GIVEN RECORDS ->
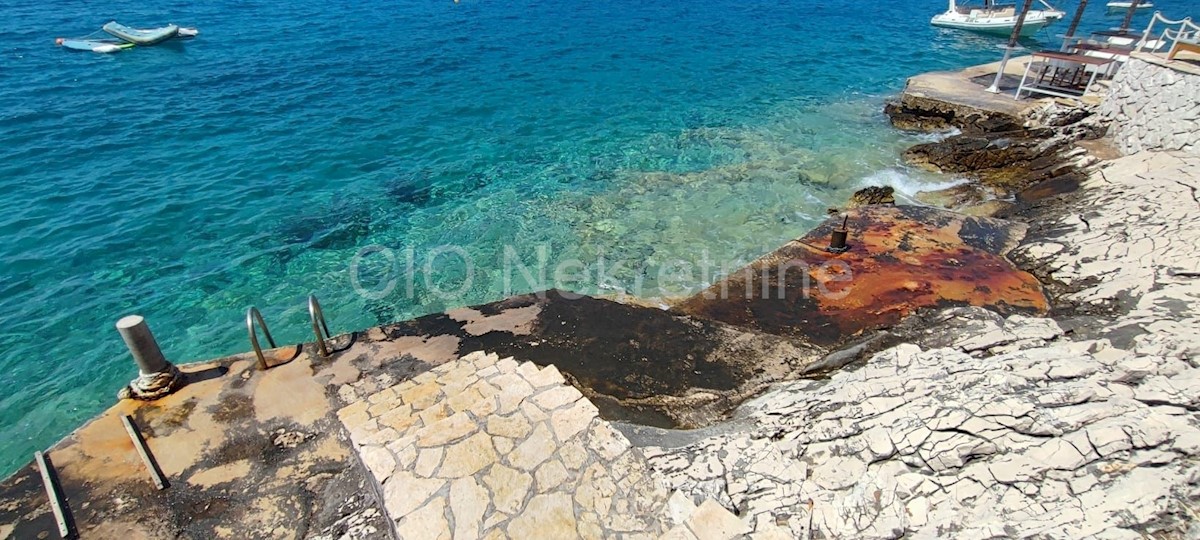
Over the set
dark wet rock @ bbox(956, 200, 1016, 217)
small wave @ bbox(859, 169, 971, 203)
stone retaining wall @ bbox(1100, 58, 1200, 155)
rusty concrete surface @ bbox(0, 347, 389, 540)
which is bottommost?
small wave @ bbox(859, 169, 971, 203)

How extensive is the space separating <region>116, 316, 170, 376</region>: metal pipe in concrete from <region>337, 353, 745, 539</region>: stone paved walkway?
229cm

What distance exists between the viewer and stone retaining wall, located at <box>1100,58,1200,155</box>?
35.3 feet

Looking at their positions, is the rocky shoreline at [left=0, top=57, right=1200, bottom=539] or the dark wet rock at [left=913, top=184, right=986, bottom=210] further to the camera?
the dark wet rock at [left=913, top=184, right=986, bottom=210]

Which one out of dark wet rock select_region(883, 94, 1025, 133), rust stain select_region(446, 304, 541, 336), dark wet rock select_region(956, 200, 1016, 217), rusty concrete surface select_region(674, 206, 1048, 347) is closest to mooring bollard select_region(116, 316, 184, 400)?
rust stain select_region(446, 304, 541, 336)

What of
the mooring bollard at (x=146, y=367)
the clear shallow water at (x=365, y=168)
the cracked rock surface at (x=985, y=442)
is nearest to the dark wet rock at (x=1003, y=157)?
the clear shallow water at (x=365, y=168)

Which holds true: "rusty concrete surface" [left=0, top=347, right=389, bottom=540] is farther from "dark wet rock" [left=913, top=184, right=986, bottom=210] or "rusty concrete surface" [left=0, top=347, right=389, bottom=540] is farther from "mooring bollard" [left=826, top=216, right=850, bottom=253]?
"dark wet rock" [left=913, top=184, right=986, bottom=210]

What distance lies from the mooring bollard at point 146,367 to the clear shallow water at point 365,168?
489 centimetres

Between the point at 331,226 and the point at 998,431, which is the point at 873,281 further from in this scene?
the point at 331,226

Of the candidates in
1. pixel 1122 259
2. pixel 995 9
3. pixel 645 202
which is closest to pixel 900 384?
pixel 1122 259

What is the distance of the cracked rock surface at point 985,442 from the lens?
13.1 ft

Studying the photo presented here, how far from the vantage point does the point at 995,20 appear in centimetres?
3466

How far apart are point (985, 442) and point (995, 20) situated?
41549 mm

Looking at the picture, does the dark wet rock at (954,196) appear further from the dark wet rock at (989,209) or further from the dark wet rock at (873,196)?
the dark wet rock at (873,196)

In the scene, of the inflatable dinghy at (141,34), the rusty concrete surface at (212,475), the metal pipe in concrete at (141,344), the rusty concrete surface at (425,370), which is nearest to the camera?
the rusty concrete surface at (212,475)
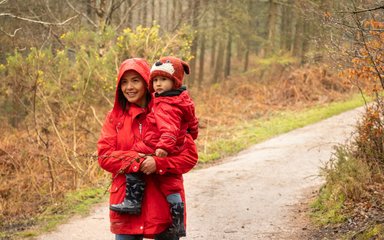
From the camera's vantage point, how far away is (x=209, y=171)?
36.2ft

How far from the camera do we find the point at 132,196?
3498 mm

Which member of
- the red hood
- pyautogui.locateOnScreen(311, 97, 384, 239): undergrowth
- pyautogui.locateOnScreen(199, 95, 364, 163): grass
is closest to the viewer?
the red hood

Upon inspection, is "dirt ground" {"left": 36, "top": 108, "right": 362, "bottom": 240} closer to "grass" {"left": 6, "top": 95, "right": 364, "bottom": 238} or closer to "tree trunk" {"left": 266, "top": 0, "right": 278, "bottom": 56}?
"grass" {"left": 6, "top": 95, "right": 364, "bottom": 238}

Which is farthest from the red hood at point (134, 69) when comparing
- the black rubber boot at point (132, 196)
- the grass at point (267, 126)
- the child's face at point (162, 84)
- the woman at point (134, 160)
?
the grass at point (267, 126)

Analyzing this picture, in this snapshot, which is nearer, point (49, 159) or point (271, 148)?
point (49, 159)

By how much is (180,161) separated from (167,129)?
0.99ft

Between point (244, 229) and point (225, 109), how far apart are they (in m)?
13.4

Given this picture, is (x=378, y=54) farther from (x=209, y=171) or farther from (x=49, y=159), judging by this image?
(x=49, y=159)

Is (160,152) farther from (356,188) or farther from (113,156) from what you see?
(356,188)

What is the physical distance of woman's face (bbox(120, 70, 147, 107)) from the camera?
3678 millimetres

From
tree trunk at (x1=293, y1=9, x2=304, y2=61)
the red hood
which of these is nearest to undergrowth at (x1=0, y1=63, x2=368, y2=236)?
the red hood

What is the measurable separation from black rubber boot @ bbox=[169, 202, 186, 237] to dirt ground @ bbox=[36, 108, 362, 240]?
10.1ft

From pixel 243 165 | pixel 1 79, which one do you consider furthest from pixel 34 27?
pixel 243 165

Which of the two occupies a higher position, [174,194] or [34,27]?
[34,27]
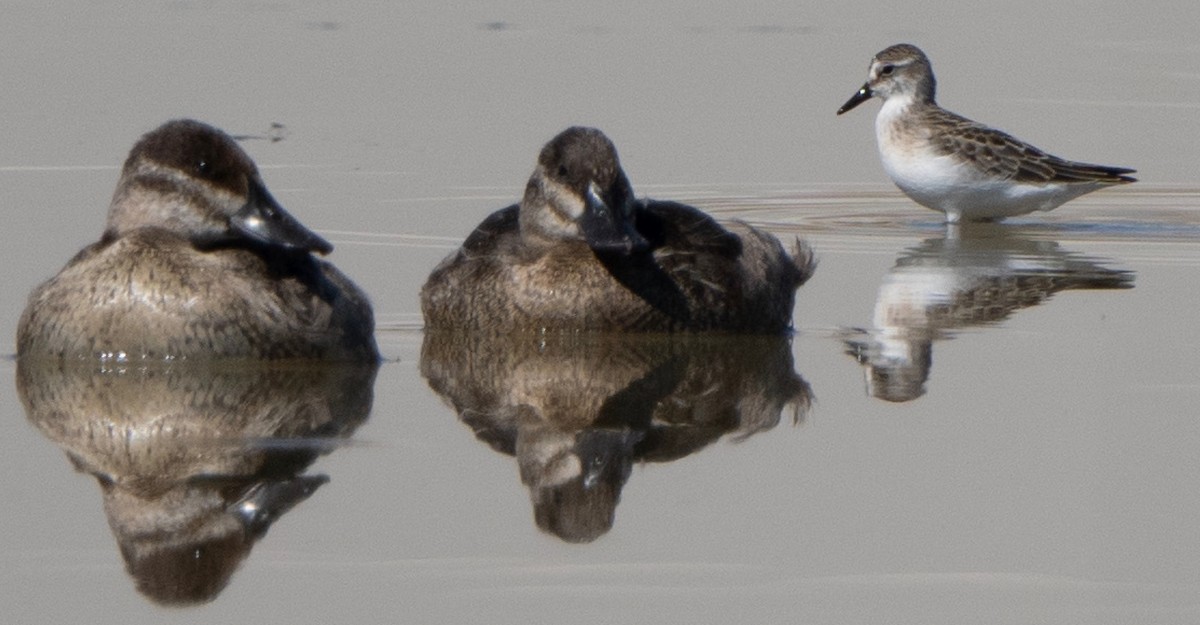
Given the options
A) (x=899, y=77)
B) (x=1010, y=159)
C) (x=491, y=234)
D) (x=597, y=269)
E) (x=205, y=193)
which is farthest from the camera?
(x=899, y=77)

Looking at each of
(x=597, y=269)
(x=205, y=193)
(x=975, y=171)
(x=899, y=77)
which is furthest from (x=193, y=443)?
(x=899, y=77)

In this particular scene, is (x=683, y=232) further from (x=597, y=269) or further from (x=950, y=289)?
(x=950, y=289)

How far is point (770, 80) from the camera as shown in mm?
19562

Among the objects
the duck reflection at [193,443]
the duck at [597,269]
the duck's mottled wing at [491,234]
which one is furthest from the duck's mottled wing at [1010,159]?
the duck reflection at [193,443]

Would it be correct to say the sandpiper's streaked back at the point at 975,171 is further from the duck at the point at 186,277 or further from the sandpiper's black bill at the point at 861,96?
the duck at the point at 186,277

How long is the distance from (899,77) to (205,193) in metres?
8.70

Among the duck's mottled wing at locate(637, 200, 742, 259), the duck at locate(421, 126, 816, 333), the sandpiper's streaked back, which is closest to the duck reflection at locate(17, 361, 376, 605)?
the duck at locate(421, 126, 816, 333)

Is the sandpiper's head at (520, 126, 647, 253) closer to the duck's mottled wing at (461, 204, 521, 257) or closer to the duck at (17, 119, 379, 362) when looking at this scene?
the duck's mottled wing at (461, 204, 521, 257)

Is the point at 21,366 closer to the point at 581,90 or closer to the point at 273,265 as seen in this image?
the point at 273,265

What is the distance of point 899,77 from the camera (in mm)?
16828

TASK GOAL ->
Format the stretch from the line containing "Is the point at 21,366" through the end of the lines above as a two-column CSV with the headers input and output. Each row should hold one line's text and its answer, each in a single quoted field, with line breaks replaced by spaces.

REPLY ->
input,output
"Is the point at 21,366 closer to the point at 581,90 or closer to the point at 273,265 as seen in this image?","the point at 273,265"
"What is the distance of point 899,77 from the camera (in mm)?","16828"